Rewrite the items from the start up to and including the line with "How many question", swapping "legend" for "key" and leaving everything else unchanged.
'''
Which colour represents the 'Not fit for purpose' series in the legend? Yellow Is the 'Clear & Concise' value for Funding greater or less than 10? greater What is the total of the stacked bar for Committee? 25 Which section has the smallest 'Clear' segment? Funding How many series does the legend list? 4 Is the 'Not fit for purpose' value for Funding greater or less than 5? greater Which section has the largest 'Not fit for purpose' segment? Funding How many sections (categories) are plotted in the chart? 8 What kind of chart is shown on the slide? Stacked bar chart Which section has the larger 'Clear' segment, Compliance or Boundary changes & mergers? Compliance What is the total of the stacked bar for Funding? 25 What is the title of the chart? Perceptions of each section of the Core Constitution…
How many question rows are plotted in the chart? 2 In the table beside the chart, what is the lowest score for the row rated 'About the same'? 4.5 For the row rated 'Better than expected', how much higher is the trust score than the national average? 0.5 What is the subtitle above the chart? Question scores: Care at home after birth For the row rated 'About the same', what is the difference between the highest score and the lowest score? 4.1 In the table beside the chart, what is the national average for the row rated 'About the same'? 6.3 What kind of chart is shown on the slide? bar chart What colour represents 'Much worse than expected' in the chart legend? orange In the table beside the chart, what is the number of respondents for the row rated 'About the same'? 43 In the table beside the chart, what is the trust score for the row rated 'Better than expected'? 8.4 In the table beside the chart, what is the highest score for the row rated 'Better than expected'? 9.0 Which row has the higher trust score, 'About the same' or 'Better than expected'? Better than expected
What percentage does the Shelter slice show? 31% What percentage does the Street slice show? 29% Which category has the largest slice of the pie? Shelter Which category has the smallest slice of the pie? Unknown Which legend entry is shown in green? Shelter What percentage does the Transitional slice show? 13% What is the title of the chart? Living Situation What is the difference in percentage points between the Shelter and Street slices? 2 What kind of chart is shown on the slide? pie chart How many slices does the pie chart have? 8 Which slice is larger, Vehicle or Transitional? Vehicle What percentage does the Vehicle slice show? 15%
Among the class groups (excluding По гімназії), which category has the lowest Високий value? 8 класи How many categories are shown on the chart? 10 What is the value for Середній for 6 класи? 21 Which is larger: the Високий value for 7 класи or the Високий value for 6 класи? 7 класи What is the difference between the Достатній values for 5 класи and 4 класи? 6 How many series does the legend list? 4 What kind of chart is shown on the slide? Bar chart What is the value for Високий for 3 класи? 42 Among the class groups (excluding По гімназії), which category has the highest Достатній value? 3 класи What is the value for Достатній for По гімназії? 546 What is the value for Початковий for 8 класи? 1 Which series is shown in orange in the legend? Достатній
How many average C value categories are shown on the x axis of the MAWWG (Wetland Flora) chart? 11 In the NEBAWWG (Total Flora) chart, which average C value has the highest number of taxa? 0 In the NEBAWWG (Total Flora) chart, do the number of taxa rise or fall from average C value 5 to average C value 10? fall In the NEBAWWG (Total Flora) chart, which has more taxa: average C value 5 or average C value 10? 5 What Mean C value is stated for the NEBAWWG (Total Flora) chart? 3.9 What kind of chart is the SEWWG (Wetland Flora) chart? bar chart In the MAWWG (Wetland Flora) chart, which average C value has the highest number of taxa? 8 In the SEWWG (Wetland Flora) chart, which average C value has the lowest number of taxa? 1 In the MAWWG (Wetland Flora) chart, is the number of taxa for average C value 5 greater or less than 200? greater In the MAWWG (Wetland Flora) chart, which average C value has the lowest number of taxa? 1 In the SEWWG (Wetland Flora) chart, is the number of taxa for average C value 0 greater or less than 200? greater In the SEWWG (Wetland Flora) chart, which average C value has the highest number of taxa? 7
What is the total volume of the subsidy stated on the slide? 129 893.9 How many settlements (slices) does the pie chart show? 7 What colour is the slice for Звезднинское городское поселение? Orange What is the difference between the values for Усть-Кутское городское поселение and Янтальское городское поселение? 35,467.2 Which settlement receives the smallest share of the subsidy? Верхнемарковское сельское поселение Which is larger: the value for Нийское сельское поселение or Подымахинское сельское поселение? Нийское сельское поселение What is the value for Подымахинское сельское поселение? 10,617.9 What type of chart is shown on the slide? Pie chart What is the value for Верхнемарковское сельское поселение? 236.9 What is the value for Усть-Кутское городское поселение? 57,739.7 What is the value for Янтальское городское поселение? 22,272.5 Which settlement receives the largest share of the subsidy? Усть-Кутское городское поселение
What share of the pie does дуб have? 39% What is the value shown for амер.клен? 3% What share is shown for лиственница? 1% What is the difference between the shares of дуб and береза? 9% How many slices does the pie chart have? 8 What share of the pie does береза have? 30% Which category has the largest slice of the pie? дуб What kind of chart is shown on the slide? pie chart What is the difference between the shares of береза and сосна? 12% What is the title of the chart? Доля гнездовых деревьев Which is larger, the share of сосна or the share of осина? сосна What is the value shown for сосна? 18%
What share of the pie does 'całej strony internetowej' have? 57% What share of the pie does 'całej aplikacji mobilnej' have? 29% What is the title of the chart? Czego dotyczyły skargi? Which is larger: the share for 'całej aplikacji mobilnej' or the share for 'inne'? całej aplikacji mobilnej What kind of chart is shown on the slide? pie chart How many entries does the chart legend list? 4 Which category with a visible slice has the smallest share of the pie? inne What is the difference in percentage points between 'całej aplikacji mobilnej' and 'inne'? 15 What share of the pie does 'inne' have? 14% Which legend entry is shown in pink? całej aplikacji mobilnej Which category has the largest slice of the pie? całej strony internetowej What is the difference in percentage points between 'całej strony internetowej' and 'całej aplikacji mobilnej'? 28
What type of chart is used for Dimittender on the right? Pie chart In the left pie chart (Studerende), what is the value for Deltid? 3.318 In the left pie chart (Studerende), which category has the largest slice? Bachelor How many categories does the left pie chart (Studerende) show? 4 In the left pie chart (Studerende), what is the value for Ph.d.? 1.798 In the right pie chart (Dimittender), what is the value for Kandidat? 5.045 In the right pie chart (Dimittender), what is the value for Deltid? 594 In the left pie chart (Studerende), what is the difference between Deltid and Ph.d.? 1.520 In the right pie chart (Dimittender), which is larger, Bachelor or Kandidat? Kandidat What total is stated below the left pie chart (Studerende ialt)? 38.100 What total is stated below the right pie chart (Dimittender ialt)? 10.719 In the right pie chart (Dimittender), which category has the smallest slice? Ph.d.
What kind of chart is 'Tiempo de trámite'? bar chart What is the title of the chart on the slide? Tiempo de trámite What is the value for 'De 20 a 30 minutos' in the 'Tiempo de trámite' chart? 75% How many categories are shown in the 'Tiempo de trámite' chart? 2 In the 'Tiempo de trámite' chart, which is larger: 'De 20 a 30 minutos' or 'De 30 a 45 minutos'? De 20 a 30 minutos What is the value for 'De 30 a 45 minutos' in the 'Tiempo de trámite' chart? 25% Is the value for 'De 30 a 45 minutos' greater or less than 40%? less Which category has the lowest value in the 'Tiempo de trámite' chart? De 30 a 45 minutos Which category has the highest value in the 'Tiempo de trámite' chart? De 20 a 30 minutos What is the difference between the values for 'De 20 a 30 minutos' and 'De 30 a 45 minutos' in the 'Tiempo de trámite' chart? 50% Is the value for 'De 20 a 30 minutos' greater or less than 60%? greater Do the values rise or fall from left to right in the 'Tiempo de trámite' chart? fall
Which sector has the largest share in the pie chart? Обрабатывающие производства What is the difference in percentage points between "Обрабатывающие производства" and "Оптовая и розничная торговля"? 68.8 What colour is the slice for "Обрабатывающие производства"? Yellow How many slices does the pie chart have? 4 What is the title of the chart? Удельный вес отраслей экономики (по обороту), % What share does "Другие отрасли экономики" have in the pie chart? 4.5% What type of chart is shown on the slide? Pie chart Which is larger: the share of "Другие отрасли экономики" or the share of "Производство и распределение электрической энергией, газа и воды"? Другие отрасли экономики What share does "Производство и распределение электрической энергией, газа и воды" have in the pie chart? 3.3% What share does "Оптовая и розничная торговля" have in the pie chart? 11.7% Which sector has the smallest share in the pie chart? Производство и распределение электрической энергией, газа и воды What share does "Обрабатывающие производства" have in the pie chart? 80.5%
'''
• **Solved problem**
Which colour represents the 'Not fit for purpose' series in the key? Yellow Is the 'Clear & Concise' value for Funding greater or less than 10? greater What is the total of the stacked bar for Committee? 25 Which section has the smallest 'Clear' segment? Funding How many series does the key list? 4 Is the 'Not fit for purpose' value for Funding greater or less than 5? greater Which section has the largest 'Not fit for purpose' segment? Funding How many sections (categories) are plotted in the chart? 8 What kind of chart is shown on the slide? Stacked bar chart Which section has the larger 'Clear' segment, Compliance or Boundary changes & mergers? Compliance What is the total of the stacked bar for Funding? 25 What is the title of the chart? Perceptions of each section of the Core Constitution…
How many question rows are plotted in the chart? 2 In the table beside the chart, what is the lowest score for the row rated 'About the same'? 4.5 For the row rated 'Better than expected', how much higher is the trust score than the national average? 0.5 What is the subtitle above the chart? Question scores: Care at home after birth For the row rated 'About the same', what is the difference between the highest score and the lowest score? 4.1 In the table beside the chart, what is the national average for the row rated 'About the same'? 6.3 What kind of chart is shown on the slide? bar chart What colour represents 'Much worse than expected' in the chart key? orange In the table beside the chart, what is the number of respondents for the row rated 'About the same'? 43 In the table beside the chart, what is the trust score for the row rated 'Better than expected'? 8.4 In the table beside the chart, what is the highest score for the row rated 'Better than expected'? 9.0 Which row has the higher trust score, 'About the same' or 'Better than expected'? Better than expected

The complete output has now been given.